I have written a script that scrapes a URL. It works fine on Linux OS. But i am getting http 503 error when running on Windows 7. The URL has some issue. I am using python 2.7.11 . Please help. Below is the script:
import sys # Used to add the BeautifulSoup folder the import path
import urllib2 # Used to read the html document
if __name__ == "__main__":
### Import Beautiful Soup
### Here, I have the BeautifulSoup folder in the level of this Python script
### So I need to tell Python where to look.
sys.path.append("./BeautifulSoup")
from bs4 import BeautifulSoup
### Create opener with Google-friendly user agent
opener = urllib2.build_opener()
opener.addheaders = [('User-agent', 'Mozilla/5.0')]
### Open page & generate soup
### the "start" variable will be used to iterate through 10 pages.
for start in range(0,1000):
url = "http://www.google.com/search?q=site:theknot.com/us/&start=" + str(start*10)
page = opener.open(url)
soup = BeautifulSoup(page)
### Parse and find
### Looks like google contains URLs in <cite> tags.

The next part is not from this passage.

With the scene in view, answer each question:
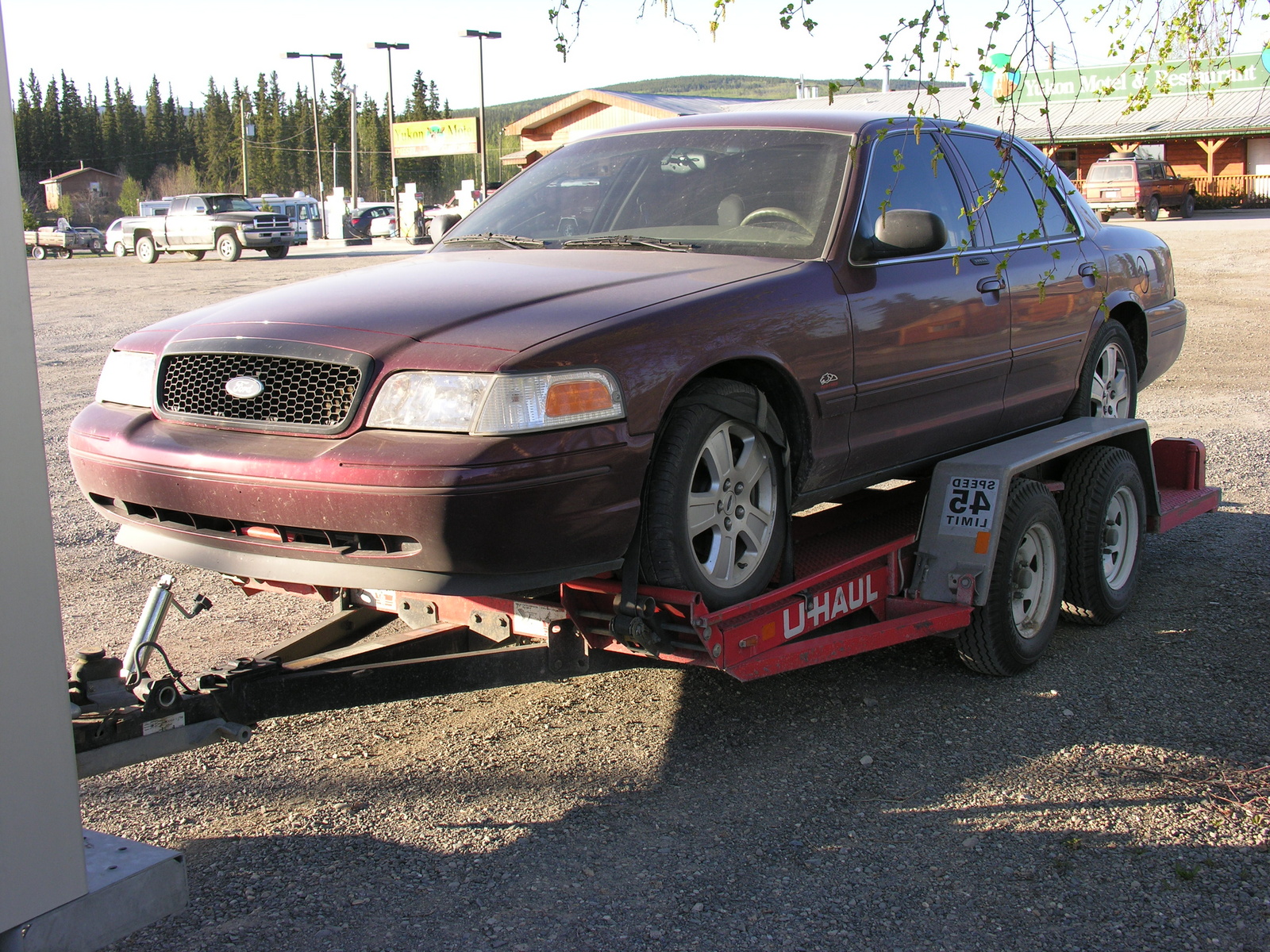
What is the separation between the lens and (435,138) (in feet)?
172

### So for each cite tag on each page (10), print its contents (url)
file = open("parseddata.txt", "wb")
for cite in soup.findAll('cite'):
print cite.text
file.write(cite.text+"\n")
# file.flush()
# file.close()
In case you run it in windows 7, the cmd throws http503 error stating the issue is with url. The URL works fine in Linux OS. In case URL is actually wrong please suggest the alternatives.